3. Ferramenta feita pra casal
Foi onde a gente parou. A diferença prática é que o app já nasce com dois donos: os dois entram no mesmo espaço, os dois veem tudo, e a divisão por pessoa é parte da estrutura, não uma gambiarra de fórmula. Prós: finanças, mercado e contas no mesmo lugar, com lembrete de vencimento. Contras: ainda exige que você cadastre a despesa (não lê seu extrato do banco sozinho) e custa uma mensalidade. Vou ser honesto: se você quer algo que importe a fatura do cartão automaticamente, isso ainda não existe aqui.
O que eu faço hoje
Hoje a gente usa o Nós Dois. O que me convenceu não foi recurso, foi a parte chata que a planilha nunca deu conta. As contas a pagar têm vencimento e status, então o boleto para de me pegar de surpresa. O mercado guarda o histórico de preço, então eu vejo que o arroz custava R$ 24,90 mês passado e R$ 28,50 agora, coisa que na planilha eu nunca tive paciência de registrar. E a parte de finanças separa despesa por pessoa de fábrica, sem eu precisar manter fórmula nenhuma.

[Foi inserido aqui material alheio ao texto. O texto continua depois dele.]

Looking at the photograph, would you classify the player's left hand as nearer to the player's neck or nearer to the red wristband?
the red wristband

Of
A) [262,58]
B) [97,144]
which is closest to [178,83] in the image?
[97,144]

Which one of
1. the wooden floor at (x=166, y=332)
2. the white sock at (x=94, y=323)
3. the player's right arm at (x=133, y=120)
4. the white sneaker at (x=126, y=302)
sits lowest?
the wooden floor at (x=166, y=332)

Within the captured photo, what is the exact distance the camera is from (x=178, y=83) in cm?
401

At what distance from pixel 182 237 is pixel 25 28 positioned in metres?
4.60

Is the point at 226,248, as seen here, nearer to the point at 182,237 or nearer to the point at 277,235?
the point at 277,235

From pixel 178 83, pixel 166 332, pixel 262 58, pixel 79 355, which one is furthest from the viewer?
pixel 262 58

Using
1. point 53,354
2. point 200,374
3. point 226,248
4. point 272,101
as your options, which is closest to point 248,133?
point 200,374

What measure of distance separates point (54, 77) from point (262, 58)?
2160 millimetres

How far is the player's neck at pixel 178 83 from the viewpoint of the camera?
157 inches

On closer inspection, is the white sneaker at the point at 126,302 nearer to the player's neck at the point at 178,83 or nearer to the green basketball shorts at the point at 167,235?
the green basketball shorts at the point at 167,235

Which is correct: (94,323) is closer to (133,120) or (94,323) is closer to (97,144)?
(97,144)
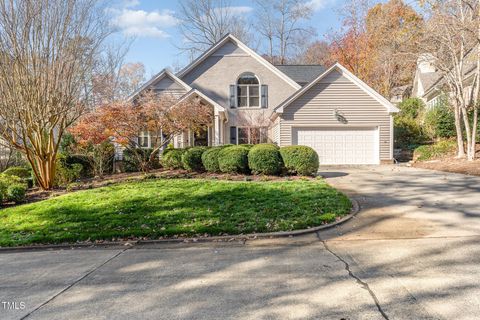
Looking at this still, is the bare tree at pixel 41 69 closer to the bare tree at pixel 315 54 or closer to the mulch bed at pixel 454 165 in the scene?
the mulch bed at pixel 454 165

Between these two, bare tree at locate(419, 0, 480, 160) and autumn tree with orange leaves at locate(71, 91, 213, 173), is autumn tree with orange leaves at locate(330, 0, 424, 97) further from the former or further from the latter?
autumn tree with orange leaves at locate(71, 91, 213, 173)

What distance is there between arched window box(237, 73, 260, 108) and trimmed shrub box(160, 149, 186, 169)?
7636 mm

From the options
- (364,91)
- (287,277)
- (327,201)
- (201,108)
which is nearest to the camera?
(287,277)

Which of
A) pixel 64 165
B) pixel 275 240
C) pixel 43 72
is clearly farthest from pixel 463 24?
pixel 64 165

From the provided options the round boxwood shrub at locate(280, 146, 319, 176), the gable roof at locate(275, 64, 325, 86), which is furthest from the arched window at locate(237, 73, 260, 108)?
the round boxwood shrub at locate(280, 146, 319, 176)

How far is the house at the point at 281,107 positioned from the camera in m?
17.0

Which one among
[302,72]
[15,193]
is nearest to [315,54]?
[302,72]

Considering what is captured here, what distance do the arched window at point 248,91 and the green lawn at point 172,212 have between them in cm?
1202

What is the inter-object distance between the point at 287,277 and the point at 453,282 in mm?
1832

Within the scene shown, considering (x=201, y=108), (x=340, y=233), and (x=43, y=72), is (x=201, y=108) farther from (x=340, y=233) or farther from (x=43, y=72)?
(x=340, y=233)

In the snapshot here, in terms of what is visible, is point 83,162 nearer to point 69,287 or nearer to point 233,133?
point 233,133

Não virou mágica. Eu ainda cadastro despesa na mão, ainda tem mês que a gente atrasa o registro. A diferença é que quando a gente esquece, a ferramenta cobra de volta com o vencimento à vista. A planilha nunca cobrou nada de ninguém.
Seu próximo passo de 5 minutos
Não precisa migrar nada hoje. Faça só isto: abra sua planilha atual e olhe a data da última edição. Se faz mais de duas semanas que ninguém toca, ela já morreu, você só não enterrou. Anote numa nota do celular as três coisas que mais doeram de perder por causa disso: foi multa de boleto? Foi briga de "quem pagou"? Foi mercado que saiu mais caro sem ninguém notar? Essas três dores são o seu critério de escolha. Qualquer ferramenta nova só vale se resolver elas, e não se tiver o gráfico mais bonito.